» Task to complete: Write out the records that follow exactly. Do not include pictures.
(Raw data begins)
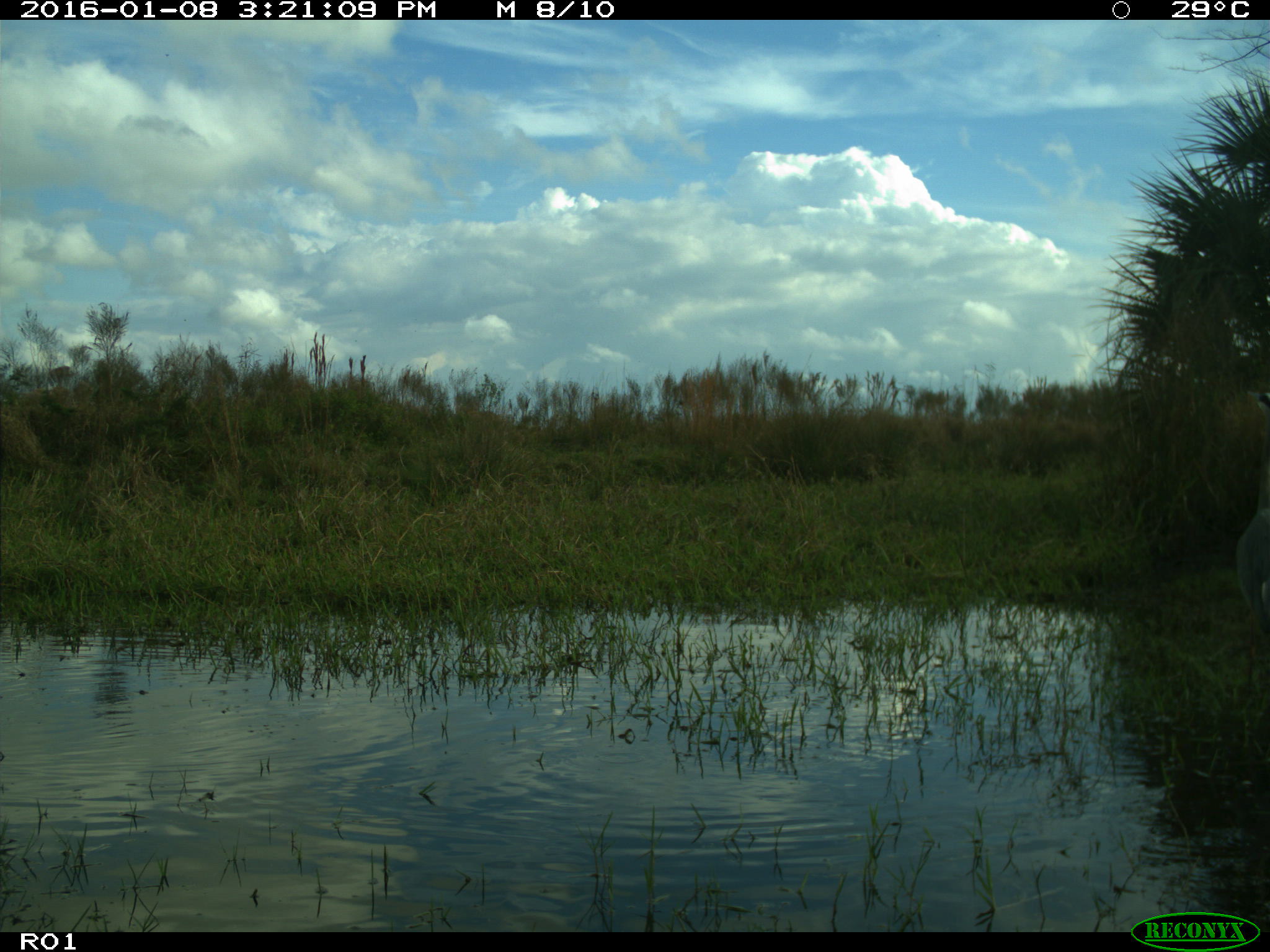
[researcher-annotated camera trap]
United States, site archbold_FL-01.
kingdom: Animalia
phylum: Chordata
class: Aves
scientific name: Aves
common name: birds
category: unidentified bird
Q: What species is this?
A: Unidentified bird (birds) (Aves).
(Raw data ends)
» Result of the task:
[researcher-annotated camera trap]
United States, site archbold_FL-01.
kingdom: Animalia
phylum: Chordata
class: Aves
scientific name: Aves
common name: birds
category: unidentified bird
Q: What species is this?
A: Unidentified bird (birds) (Aves).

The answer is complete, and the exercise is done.